Ibadah.co.id – Sukarno mengaku sejak kecil tak pernah mendapatkan pendidikan agama dari orangtuanya, walaupun ayahnya, Raden Soekemi Sosorodiharjo, seorang guru. Begitu pula ketika Sukarno kecil sakit-sakitan dan dititipkan kepada kakeknya, Raden Hadjodikromo, di Tulung Agung. Ia tak pernah belajar agama dengan baik walau kakeknya memiliki ilmu hikmah dan dikenal sebagai ahli kebatinan.
“Aku tak pernah mendapat didikan agama yang teratur, karena bapak tidak mendalam di bidang itu. Aku menemukan sendiri agama Islam dalam usia 15 tahun, ketika aku menemani keluarga Tjokro (Raden Haji Oemar Said Cokroaminoto),” terang Sukarno lagi.

......

→ Rincian Soal
Menurut kutipan teks tentang pendidikan agama Sukarno, pada usia berapa Sukarno menemukan sendiri agama Islam?

Rangkaian baris:
......

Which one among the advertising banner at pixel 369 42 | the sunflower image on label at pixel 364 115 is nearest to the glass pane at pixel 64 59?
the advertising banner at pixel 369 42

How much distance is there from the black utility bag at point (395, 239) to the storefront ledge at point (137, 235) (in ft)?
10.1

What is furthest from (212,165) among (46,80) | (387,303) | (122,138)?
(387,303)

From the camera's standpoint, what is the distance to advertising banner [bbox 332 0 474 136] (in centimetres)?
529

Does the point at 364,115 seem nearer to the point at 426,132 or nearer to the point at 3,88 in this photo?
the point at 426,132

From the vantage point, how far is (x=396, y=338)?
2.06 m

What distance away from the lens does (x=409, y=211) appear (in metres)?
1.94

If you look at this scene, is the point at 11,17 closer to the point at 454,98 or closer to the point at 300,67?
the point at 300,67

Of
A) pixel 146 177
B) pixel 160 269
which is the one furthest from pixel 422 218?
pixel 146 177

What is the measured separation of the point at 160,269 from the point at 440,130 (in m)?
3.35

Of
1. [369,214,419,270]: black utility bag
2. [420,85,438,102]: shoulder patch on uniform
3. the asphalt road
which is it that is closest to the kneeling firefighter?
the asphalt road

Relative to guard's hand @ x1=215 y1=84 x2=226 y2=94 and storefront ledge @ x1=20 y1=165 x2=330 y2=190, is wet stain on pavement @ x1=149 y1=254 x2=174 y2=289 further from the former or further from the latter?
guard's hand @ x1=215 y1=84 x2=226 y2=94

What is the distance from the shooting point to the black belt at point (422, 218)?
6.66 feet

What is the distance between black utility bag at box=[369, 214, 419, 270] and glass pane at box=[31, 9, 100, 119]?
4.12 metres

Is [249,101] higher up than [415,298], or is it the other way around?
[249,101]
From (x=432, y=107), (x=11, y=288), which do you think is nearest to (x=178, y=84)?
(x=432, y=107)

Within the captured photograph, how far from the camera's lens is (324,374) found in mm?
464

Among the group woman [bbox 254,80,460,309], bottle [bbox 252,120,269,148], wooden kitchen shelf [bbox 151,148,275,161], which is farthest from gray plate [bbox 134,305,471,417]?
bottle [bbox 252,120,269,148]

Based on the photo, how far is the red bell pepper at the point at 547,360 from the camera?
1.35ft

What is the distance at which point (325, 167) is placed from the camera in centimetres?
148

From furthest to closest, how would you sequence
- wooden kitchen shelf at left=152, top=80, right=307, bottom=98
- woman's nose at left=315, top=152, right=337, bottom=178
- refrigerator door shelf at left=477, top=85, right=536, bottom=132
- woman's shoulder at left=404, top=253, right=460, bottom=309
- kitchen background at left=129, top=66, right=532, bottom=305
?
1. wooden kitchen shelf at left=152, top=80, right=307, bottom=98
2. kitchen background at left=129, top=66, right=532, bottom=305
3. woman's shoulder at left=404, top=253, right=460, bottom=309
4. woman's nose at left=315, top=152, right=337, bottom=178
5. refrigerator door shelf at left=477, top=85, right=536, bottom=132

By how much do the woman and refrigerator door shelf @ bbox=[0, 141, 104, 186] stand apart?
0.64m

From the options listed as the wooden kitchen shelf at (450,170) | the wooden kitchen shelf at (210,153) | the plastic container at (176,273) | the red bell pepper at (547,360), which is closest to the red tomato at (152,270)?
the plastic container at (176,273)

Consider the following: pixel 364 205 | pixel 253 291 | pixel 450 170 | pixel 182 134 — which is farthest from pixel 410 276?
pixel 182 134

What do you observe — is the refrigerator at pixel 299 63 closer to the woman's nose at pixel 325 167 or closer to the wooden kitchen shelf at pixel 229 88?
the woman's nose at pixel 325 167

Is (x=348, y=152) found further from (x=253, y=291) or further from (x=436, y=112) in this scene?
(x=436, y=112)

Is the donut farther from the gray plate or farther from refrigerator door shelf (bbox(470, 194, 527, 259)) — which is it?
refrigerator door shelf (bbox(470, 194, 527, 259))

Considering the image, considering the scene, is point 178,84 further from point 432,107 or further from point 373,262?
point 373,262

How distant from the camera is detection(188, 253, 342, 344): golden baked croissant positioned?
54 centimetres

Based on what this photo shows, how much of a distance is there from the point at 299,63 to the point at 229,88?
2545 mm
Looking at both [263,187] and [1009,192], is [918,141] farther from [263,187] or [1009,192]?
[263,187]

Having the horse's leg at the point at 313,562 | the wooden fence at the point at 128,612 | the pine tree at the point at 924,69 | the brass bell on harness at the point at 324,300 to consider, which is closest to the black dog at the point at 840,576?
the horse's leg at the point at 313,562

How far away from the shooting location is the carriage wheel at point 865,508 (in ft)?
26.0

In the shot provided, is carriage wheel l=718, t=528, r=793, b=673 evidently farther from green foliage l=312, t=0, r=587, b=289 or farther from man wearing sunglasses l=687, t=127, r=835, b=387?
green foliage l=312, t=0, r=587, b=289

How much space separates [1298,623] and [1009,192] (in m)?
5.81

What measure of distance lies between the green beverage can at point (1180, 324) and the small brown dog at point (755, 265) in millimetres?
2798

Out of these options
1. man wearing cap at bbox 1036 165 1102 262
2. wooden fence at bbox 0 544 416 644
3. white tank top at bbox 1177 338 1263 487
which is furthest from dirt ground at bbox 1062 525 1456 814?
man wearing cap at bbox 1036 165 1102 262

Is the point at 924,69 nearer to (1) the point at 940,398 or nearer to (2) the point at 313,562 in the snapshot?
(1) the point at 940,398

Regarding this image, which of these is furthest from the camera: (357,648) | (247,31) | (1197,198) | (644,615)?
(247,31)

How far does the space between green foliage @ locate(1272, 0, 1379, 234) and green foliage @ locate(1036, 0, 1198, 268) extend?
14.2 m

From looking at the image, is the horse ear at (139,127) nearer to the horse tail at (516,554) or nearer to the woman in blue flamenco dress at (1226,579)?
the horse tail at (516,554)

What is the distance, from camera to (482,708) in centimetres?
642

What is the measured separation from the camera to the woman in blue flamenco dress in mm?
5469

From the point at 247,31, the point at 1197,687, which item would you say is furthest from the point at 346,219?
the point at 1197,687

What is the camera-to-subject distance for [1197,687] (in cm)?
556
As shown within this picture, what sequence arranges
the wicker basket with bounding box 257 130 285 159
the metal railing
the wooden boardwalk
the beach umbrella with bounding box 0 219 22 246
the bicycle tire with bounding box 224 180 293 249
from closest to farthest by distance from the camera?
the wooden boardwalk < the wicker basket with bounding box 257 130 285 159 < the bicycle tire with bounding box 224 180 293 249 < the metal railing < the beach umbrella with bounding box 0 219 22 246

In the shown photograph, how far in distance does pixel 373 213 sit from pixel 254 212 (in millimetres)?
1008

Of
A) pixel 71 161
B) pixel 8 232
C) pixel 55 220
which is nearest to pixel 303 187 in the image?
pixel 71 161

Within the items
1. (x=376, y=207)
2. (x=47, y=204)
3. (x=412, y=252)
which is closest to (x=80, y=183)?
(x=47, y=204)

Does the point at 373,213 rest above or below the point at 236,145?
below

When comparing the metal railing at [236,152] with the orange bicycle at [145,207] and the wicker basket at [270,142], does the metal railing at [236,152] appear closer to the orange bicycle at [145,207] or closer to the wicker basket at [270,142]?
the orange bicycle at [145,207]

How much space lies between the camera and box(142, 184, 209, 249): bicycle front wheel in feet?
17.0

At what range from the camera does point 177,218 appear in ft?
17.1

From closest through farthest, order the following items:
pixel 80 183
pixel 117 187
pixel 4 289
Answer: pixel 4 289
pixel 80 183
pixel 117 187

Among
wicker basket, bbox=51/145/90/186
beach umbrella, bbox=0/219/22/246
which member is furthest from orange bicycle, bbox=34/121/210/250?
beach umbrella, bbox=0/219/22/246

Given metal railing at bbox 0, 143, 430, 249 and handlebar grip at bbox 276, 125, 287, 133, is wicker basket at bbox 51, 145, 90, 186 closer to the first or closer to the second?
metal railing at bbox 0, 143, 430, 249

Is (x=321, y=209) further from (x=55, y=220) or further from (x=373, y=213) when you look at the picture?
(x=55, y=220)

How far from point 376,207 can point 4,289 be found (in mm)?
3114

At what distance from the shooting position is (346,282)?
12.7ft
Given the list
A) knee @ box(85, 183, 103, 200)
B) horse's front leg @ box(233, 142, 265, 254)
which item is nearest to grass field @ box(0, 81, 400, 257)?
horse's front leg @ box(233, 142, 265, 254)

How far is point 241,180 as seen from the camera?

......

→ Jawaban Lengkap
Pada usia 15 tahun, ketika ia menemani keluarga Tjokro.